The carp thrive in fast-moving water, said Ruben Keller, a lecturer in environment studies at the University of Chicago who has worked extensively on Asian carp with the National Invasive Species Council.
"They spawn in high water events like the flood," Keller said. "This will produce many more carp."
Greg Lutz, professor of aquaculture at the Louisiana State University Agriculture Center, said that means big pressure on the food supply for fish. "There's a rule of thumb for fish size and food consumption. You can say a 1-pound carp has eaten at least 10 pounds of plankton to get that size. So if you have hundreds of thousands of pounds of carp they are eating millions of pounds of plankton."

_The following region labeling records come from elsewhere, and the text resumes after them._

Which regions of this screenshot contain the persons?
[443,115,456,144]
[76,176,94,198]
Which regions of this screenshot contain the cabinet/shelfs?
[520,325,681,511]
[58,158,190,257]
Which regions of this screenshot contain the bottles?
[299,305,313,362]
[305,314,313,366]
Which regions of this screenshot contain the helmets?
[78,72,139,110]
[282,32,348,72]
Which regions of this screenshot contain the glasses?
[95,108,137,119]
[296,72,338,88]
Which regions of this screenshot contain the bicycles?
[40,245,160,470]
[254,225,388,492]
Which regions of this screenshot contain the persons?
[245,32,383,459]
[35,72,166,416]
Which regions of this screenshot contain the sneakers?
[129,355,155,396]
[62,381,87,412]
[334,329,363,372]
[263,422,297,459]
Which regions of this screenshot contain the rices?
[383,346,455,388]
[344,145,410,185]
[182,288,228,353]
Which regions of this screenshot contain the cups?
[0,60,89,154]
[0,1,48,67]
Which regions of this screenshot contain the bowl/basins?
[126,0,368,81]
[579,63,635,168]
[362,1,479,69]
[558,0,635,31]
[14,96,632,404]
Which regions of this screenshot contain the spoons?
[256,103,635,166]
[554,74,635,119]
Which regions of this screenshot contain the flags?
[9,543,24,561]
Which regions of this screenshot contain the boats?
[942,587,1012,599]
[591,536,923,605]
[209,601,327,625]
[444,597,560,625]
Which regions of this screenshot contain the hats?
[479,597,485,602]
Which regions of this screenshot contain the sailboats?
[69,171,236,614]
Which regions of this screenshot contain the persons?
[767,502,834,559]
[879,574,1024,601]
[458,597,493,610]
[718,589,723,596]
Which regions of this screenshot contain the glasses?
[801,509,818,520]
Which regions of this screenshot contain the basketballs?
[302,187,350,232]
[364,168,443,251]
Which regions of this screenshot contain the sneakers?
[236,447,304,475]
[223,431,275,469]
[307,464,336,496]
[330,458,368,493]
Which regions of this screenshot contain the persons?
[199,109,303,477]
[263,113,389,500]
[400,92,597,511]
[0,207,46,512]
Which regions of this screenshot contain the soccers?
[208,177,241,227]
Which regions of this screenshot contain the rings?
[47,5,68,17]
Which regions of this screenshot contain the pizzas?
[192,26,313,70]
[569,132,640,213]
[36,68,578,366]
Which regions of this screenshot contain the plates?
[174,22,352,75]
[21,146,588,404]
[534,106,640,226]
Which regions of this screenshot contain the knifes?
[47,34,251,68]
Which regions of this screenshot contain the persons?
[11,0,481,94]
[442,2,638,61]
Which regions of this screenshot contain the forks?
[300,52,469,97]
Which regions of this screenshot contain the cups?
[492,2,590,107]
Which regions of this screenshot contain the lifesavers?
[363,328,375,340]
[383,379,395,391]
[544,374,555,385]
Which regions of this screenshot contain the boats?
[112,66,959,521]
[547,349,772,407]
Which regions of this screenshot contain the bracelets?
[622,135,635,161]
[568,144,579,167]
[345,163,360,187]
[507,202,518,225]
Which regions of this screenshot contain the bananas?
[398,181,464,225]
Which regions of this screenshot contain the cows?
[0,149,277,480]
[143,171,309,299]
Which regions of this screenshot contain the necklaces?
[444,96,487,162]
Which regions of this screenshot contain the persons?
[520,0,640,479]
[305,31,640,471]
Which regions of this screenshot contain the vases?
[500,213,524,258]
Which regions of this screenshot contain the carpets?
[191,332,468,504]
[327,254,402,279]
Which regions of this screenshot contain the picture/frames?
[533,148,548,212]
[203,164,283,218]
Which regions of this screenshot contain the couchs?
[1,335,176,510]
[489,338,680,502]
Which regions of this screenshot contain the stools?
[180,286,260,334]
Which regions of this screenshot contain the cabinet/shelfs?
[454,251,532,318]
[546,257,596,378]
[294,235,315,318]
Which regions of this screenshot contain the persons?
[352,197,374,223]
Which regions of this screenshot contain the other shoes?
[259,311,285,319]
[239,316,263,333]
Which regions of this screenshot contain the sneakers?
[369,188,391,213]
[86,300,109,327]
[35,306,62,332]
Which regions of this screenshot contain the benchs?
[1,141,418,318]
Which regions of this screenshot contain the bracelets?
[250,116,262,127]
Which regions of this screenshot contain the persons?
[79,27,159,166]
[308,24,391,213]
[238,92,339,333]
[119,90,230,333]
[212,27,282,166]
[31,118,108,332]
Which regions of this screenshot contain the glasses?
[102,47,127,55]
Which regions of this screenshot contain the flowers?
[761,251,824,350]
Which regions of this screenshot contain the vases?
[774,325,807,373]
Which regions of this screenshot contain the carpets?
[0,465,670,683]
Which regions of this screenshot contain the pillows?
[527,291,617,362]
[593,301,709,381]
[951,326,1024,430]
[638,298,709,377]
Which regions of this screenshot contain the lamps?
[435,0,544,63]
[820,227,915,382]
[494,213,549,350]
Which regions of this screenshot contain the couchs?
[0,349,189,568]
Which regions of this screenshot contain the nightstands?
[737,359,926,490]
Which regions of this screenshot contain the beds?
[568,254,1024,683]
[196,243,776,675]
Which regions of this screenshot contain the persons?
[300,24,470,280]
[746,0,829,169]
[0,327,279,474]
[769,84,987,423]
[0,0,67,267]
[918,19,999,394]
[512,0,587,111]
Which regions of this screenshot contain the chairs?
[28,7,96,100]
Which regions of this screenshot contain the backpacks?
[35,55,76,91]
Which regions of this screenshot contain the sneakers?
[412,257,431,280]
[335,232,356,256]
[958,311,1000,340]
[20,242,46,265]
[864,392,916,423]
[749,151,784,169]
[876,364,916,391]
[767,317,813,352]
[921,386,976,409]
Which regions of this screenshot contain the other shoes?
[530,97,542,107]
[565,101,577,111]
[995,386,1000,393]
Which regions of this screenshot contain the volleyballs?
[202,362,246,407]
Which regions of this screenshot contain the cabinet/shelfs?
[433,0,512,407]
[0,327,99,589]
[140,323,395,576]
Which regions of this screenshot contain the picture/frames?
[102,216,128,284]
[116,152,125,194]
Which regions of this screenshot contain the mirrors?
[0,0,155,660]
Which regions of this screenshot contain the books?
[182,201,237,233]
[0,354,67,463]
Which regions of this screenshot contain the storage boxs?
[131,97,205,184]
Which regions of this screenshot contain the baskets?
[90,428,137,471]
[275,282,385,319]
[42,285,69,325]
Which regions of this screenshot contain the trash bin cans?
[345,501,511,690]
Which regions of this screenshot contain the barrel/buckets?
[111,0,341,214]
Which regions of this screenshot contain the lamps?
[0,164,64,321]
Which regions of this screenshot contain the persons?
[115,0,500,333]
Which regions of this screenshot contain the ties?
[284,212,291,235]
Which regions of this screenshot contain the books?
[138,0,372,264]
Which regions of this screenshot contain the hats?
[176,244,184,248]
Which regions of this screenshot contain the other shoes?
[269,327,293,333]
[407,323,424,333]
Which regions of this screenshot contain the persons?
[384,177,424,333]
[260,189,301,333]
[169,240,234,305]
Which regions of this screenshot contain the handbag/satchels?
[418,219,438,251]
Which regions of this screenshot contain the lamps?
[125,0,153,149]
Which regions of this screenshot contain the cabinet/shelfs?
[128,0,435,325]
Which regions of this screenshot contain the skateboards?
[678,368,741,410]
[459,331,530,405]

The Yazoo River in Mississippi and the Atchafalaya River in Louisiana could be especially susceptible. Flooding has been extensive along the Yazoo as the Mississippi backed up into farmland and catfish farms.
Mike Kaller, an LSU biologist, said Asian carp have been found for several years in the southern end of the Atchafalaya basin, but not on its middle and northern segments.
But that may change now because the opening of the Morganza spillway west of Baton Rouge could bring fresh carp stocks into the wetlands that make up the northern part of the basin.
Mississippi water flowing through the Bonnet Carrie spillway near New Orleans is expect to spread the species into Lake Pontchartrain and Lake Maurepas and their tributaries.
The lakes are brackish -- a mix of fresh and salt water.
Most freshwater species cannot survive in a salty environment. But the carp can.
"Asian carp unfortunately are the exception that can do fairly well in high-salinity water," Chapman said.
How far the fish may spread because of the flood won't be known for some time, he said.
"At this point we have to wait until after the flood dissipates before we can evaluate and see how bad it is."